◆ **Texto proporcionado**
=-=-=-=-=
Por Carlos Seco, presidente de Fecapa.
Preparando la Jornada de Familias que celebramos el próximo 5 de marzo en Fecapa, pensaba que es cierto que no corren buenos tiempos para la educación. Una realidad que se ha repetido ya tantas veces como las ocasiones que se han dejado escapar sin al menos intentarlo remediar. Las pruebas de diagnóstico del informe PISA evidencian una gran parte de esos males. Otros se deben a que la educación ha dejado de ser un medio para la formación integral del ser humano, donde se desarrollen su personalidad y sus capacidades, para convertirse en un fin en sí mismo para configurar al ciudadano como un elemento productivo de la sociedad. Y a ello sirven materias como Educación para la Ciudadanía, Ciencias para un mundo contemporáneo o Educación afectivo-sexual, que constituyen el itinerario de una obra de ingeniería educativo-social.
Sin embargo, soy optimista. Y creo que las cosas van a cambiar, que como dice el Cántico de Zacarías, por la entrañable misericordia de nuestro Dios, nos visitará el sol que nace de lo alto, para iluminar a los que viven en tiniebla y en sombra de muerte, para guiar nuestros pasos por el camino de la paz. El Concilio Vaticano II nos recuerda a las familias que a es nosotros a quienes corresponde el derecho de determinar la forma de educación religiosa que se ha de dar a sus hijos, según sus propias convicciones religiosas (...) Y añade que se violan, además, los derechos de los padres, si se obliga a los hijos a asistir a lecciones escolares que no corresponden a la persuasión religiosa de los padres, o si se impone un único sistema de educación del que se excluye totalmente la formación religiosa. Esta afirmación encuentra su correspondencia en la Declaración Universal de los Derechos Humanos (art. 26), en la de los Derechos del Niño y en muchos otros Tratados Internacionales. También en el art. 27.3 de la Constitución. Y en la doctrina de nuestro Tribunal Supremo, en sentencia sobre Objeción de Conciencia a EpC, que la ha plasmado diciendo que será exigible una posición de neutralidad por parte del poder público cuando se esté ante valores distintos a los comúnmente aceptados, subyacentes en los Derechos Fundamentales establecidos en la Constitución de 1978.
=-=-=-=-=
◆ **Datos registrados**
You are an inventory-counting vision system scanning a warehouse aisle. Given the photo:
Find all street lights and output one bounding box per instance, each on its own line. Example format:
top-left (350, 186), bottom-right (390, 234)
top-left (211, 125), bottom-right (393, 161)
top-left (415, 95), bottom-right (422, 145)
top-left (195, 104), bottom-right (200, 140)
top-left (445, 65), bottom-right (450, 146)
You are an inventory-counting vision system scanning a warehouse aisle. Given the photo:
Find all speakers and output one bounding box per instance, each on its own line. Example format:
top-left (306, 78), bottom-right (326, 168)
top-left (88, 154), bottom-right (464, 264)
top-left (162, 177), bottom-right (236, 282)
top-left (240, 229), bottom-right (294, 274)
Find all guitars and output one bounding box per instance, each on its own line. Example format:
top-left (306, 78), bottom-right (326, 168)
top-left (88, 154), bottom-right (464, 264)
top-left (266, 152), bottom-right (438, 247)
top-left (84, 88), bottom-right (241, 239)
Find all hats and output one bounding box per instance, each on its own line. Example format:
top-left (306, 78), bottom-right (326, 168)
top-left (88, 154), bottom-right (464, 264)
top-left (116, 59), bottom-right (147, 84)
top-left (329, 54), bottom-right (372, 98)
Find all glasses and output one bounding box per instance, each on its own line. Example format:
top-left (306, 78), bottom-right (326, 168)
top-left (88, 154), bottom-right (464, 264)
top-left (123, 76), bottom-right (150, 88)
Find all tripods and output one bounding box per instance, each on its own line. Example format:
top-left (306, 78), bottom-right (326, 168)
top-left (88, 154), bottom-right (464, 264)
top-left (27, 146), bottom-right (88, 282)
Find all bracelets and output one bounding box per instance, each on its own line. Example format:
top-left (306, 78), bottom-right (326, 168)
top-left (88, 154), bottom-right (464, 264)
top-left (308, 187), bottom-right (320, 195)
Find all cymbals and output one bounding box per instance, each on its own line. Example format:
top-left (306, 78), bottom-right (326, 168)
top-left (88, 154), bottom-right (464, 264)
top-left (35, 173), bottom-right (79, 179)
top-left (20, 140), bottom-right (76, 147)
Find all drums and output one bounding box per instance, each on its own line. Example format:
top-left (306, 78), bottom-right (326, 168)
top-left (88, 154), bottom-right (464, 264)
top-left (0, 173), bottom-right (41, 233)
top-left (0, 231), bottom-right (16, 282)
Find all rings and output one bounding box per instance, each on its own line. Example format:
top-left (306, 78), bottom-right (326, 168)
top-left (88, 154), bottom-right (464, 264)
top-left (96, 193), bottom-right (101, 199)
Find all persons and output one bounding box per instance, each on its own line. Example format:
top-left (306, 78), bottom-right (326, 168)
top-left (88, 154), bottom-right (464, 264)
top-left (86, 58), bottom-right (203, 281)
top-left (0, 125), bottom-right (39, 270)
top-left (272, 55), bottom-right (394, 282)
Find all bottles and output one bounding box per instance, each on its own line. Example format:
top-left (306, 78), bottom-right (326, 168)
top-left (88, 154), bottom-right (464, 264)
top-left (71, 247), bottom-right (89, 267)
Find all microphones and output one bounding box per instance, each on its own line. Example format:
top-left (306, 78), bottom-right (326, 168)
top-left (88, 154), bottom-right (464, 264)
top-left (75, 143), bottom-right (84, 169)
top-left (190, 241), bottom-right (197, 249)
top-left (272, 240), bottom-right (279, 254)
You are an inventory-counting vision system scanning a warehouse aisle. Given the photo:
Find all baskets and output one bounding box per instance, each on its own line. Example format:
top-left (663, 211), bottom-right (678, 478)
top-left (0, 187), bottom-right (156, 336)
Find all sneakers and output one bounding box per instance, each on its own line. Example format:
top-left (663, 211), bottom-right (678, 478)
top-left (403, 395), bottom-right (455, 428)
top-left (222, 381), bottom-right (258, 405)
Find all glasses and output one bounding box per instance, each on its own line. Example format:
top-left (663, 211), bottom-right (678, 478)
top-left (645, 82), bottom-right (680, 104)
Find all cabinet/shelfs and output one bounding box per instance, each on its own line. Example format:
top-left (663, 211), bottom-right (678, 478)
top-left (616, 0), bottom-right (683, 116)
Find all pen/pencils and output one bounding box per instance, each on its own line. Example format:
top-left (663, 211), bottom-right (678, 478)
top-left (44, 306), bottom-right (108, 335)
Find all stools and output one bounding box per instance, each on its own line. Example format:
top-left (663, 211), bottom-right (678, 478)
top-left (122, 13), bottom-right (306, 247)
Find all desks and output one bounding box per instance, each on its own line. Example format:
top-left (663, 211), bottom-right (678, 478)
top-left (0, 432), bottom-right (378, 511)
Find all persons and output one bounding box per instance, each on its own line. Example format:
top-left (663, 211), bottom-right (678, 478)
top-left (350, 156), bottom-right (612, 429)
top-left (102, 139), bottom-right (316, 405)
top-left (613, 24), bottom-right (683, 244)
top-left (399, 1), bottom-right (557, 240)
=-=-=-=-=
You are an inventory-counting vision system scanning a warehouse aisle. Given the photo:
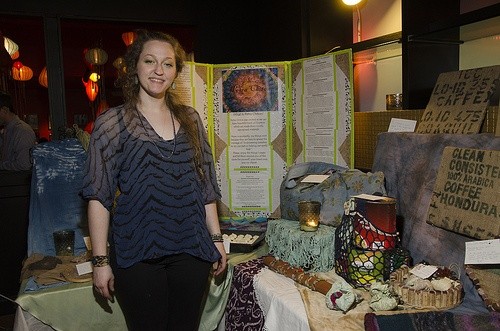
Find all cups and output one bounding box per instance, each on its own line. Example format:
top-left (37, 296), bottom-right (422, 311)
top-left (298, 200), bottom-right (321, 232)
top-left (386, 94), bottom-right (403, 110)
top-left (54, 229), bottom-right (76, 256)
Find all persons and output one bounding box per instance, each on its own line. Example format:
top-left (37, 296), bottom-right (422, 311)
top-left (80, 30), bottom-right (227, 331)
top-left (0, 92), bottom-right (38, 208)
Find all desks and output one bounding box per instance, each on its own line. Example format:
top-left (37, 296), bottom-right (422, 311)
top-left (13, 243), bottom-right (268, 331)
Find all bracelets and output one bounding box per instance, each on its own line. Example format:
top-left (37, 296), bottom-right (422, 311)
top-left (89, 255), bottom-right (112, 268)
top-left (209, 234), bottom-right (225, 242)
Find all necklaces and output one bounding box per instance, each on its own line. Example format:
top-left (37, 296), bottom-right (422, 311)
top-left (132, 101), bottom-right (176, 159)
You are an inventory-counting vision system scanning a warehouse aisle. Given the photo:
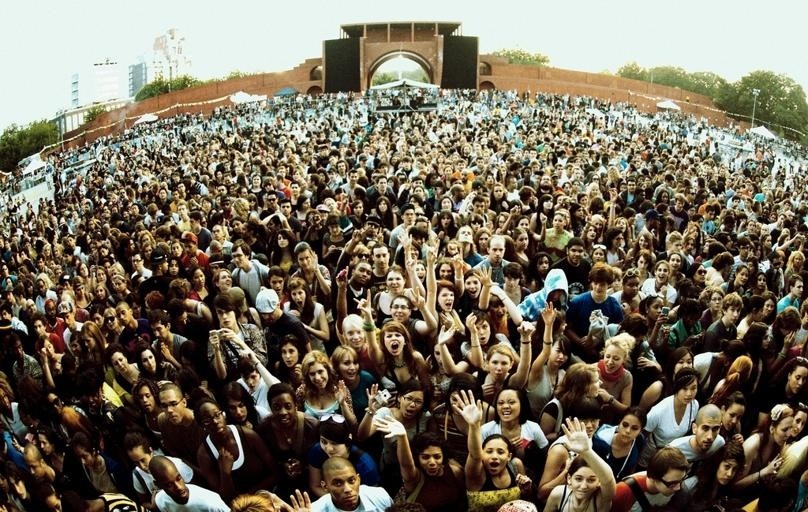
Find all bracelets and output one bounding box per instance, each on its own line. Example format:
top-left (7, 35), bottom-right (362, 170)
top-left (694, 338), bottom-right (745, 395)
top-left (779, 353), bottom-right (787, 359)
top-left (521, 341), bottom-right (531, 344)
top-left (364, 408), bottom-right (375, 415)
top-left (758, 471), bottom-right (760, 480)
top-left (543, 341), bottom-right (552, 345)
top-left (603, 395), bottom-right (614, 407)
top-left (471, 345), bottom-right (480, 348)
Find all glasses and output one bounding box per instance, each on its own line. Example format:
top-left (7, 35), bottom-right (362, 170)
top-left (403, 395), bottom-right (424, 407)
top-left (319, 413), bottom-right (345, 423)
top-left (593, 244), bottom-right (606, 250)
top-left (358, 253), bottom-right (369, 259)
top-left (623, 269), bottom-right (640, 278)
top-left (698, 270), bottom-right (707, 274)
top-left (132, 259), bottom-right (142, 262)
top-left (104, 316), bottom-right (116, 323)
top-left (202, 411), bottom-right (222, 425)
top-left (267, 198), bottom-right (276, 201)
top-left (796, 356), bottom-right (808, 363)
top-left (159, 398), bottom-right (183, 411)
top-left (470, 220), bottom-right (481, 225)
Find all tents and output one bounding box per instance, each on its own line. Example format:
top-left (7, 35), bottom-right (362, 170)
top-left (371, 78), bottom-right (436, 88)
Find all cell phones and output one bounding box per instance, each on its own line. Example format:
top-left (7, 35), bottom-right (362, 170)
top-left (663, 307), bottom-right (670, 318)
=-=-=-=-=
Transcribe sin cambios, del texto sobre la educación, el fragmento que se abre con las palabras que contienen "Por Carlos Seco, presidente" y se cierra con "de ingeniería educativo-social.".

◆ **Respuesta final**
Por Carlos Seco, presidente de Fecapa.
Preparando la Jornada de Familias que celebramos el próximo 5 de marzo en Fecapa, pensaba que es cierto que no corren buenos tiempos para la educación. Una realidad que se ha repetido ya tantas veces como las ocasiones que se han dejado escapar sin al menos intentarlo remediar. Las pruebas de diagnóstico del informe PISA evidencian una gran parte de esos males. Otros se deben a que la educación ha dejado de ser un medio para la formación integral del ser humano, donde se desarrollen su personalidad y sus capacidades, para convertirse en un fin en sí mismo para configurar al ciudadano como un elemento productivo de la sociedad. Y a ello sirven materias como Educación para la Ciudadanía, Ciencias para un mundo contemporáneo o Educación afectivo-sexual, que constituyen el itinerario de una obra de ingeniería educativo-social.